Turn the records below into a numbered list, one line per item, leaving out any blank lines.

____ Recorded data

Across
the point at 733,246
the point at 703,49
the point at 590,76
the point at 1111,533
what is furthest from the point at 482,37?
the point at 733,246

________

Response:
1. Across
2. the point at 733,246
3. the point at 703,49
4. the point at 590,76
5. the point at 1111,533
6. what is furthest from the point at 482,37?
7. the point at 733,246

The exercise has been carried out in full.